> [GIVEN PASSAGE]:

* start *

Jun 04, 2024 10:41AM ● By Rebecca Olds

The Brinton Home, located at 4880 S. Highland Circle in Holladay, was torn down in February to make room for townhomes. (Courtesy Kim Duffy)

Historical preservation of city sites within Holladay has been a war for far longer than Kim Duffy expected.

“At this pace, we won’t have any left,” Duffy said. 

Duffy is the vice chair of Holladay’s Historical Commission. She said five homes originally belonging to Holladay City founders have been torn down in the last four years following significant efforts to save them. The Brinton home was torn down in February as the latest casualty. 

In response to proposed amendments that would alter the city’s preservation ordinance were brought up by the Holladay City Council in April, members of the Historical Commission used the opportunity to give their input. 

The current ordinance, and now its proposed amendments, has received scrutiny not only from the city’s historical commission but by the larger organization Preservation Utah, which called it a “dormant” ordinance that hasn’t done enough to save historic sites in the area. The controversy surrounding the ordinance has been years in the making. 

A controversial ordinance

Even before the proposed amendments, Holladay’s historical preservation ordinance had received scrutiny from Preservation Utah, which was the first statewide historic preservation organization in the western United States.

The statewide organization posted a picture of a local historic site with the caption, “Holladay currently has a preservation ordinance, but it went dormant many years ago. We hope that this listing will help motivate Holladay City to adopt a working preservation ordinance.”

David Amott, former president of Preservation Utah and previous Holladay resident, said the current ordinance and its amendments aren’t sufficient to protect homes and pale in comparison to other more active preservation ordinances in the state. 

Amott lived in Holladay and included his grandparent’s home on the national historic registry, but failed to add it to the city registry. He applied to put it on the city’s historic registry when invited by city staff and waited half a year. But, after several more attempts, he gave up.

* end *

> [SET EXERCISE 1]:
Answer these questions from the article on historic preservation in Holladay:
(a) In what month was the Brinton Home torn down?
(b) What position does Kim Duffy hold?
(c) How long did David Amott wait after applying to put his grandparents' home on the city's historic registry?
> [SET EXERCISE 2]:
Carry on the article about historic preservation in Holladay from its last sentence.
The records are separate material, unconnected to the article on historic preservation in Holladay.

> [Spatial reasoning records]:
* start *

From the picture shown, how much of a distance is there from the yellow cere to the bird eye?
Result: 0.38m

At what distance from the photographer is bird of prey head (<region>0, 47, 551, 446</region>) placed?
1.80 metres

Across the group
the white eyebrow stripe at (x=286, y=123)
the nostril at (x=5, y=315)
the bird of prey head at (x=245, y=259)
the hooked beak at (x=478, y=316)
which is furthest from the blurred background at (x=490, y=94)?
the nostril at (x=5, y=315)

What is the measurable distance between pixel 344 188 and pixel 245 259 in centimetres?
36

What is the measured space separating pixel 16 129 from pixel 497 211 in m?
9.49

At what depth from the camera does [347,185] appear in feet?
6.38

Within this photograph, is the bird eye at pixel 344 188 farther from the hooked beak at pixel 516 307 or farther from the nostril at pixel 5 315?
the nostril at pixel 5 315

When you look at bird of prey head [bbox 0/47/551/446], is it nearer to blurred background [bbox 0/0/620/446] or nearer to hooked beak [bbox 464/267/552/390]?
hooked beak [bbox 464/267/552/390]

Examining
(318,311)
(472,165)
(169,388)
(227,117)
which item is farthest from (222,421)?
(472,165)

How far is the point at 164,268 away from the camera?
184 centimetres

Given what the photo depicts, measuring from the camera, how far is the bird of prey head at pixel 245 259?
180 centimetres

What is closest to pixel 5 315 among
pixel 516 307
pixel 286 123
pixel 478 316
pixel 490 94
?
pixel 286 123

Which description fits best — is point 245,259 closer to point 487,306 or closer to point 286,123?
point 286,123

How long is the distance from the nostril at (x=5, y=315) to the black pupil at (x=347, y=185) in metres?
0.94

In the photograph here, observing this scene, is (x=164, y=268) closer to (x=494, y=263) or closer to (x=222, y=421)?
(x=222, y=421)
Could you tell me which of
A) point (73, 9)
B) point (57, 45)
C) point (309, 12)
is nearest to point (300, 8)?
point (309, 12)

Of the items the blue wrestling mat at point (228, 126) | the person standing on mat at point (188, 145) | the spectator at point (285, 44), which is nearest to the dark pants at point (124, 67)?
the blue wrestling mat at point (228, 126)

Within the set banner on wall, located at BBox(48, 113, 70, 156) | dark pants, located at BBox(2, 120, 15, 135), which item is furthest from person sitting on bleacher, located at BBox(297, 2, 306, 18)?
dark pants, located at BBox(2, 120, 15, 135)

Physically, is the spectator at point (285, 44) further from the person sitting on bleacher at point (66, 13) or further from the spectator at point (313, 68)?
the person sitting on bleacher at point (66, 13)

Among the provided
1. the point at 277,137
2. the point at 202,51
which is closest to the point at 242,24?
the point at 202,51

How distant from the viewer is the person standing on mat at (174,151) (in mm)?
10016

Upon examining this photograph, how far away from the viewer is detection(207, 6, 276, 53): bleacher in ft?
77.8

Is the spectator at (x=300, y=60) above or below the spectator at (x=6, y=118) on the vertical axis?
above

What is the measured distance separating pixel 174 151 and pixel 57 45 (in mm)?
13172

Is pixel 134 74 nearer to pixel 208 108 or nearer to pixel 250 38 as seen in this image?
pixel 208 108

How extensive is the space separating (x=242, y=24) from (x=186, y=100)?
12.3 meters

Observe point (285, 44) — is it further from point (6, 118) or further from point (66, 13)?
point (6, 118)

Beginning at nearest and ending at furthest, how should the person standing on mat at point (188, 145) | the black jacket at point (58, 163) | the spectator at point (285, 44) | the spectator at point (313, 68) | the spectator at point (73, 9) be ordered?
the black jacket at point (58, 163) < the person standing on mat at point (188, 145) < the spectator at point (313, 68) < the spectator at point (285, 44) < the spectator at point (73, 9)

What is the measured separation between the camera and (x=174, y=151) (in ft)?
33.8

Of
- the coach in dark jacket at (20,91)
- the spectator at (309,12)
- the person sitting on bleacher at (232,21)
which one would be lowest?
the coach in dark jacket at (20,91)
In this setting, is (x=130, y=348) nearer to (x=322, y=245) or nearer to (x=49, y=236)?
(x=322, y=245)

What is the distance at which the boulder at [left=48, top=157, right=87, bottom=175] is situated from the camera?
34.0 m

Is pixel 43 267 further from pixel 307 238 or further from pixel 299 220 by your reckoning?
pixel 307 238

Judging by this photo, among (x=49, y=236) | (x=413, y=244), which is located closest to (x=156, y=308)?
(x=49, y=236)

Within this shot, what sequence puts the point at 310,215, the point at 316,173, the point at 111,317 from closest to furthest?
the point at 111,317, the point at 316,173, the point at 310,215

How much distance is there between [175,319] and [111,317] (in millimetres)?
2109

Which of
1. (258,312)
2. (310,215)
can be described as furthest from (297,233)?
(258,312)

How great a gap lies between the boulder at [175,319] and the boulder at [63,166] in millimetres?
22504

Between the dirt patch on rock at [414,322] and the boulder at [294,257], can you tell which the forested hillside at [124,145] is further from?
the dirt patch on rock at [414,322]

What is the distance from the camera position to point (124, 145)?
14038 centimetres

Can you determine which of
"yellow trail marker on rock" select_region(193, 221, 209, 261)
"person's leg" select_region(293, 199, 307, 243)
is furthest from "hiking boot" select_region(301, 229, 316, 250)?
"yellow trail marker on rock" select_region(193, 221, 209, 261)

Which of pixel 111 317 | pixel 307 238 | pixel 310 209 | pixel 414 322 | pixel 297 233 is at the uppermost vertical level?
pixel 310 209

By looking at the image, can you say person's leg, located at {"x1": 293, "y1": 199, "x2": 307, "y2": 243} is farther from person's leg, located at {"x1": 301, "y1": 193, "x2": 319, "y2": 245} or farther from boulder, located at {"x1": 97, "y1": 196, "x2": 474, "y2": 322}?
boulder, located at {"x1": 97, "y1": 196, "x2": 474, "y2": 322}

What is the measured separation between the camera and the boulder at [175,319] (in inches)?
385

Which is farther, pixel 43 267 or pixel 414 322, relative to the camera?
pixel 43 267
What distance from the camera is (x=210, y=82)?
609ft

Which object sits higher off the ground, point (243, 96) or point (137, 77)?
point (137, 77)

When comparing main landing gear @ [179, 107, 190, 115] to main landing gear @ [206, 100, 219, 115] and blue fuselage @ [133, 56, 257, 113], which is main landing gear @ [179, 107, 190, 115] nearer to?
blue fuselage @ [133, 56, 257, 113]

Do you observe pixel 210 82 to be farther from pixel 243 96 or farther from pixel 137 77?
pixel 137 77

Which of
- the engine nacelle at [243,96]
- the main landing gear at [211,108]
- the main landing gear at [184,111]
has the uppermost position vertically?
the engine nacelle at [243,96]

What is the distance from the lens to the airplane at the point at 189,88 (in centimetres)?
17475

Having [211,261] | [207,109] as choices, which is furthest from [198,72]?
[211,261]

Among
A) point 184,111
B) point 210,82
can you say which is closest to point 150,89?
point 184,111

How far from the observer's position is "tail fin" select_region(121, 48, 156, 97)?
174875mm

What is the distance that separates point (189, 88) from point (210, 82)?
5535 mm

* end *

> [WRITTEN RESPONSE 1]:
(a) February
(b) Vice chair of Holladay's Historical Commission
(c) Half a year

> [WRITTEN RESPONSE 2]:
What are the amendments to Holladay’s preservation ordinance?

The proposed amendments designate the city council as the “Land Use Authority” and allows them to designate or discharge properties as historic in the city without public notice. Additionally, the amendments outline new requirements for a property to be considered historic and the restrictions on remodeling historic buildings. 

Before being brought to the council, as is normal within the city process, the city’s Planning Commission reviewed the amendments. During that public meeting, Historical Commission members, including Duffy, expressed their concerns about having a more active role in working to preserve historic buildings and sites in the city. 

While the Planning Commission approved the proposed amendments, they also included a specific recommendation to have the Historical Commission play a more active advisory role on future decisions regarding historic sites in response to the Historical Commission’s pleas. 

The same point was brought to the City Council as they were presented to vote on the amendments with the recommendation from the Planning Commission. In response, the council considered an additional stipulation that would require notice to the commission about key decisions regarding historic sites, but has not included it officially into the amendments yet. 

The Historical Commission is concerned the council won’t move forward with the stipulation to include them and historical sites will continue to be torn down without anyone advocating for their preservation.

The council is still deliberating the proposed amendments and has not set a date to vote on it.

What is the role of the Historical Commission?

Ty Brewer, Holladay councilmember and liaison to the Historical Commission, said Holladay’s code specifically states that the commission’s role within the city is an advisory capacity, limited to mostly researching the city’s history, preserving photos and other media, and educating the public. 

Brewer said the roles’ boundaries were “healthy and good,” and that he supported the previous decision made by the council in 2017 that outlined the current historical commission’s role. 

The motivating force behind the amendments to the original ordinance, Brewer said, is to make sure it respects residents’ property rights while incentivizing preservation within the city. 

But, according to vice chair of the historical commission Kim Duffy, the commission was never “invited” to give advice or input on historical properties or given specific notice on the proposed amendment to the preservation ordinance. In short, she felt they weren’t even being used by the city as an advisory entity. 

The purported lack of notice goes beyond the ordinance amendments. Historical Commission Chair Sandy Meadows said commission members weren’t even notified when potential historical sites were in danger of demolition.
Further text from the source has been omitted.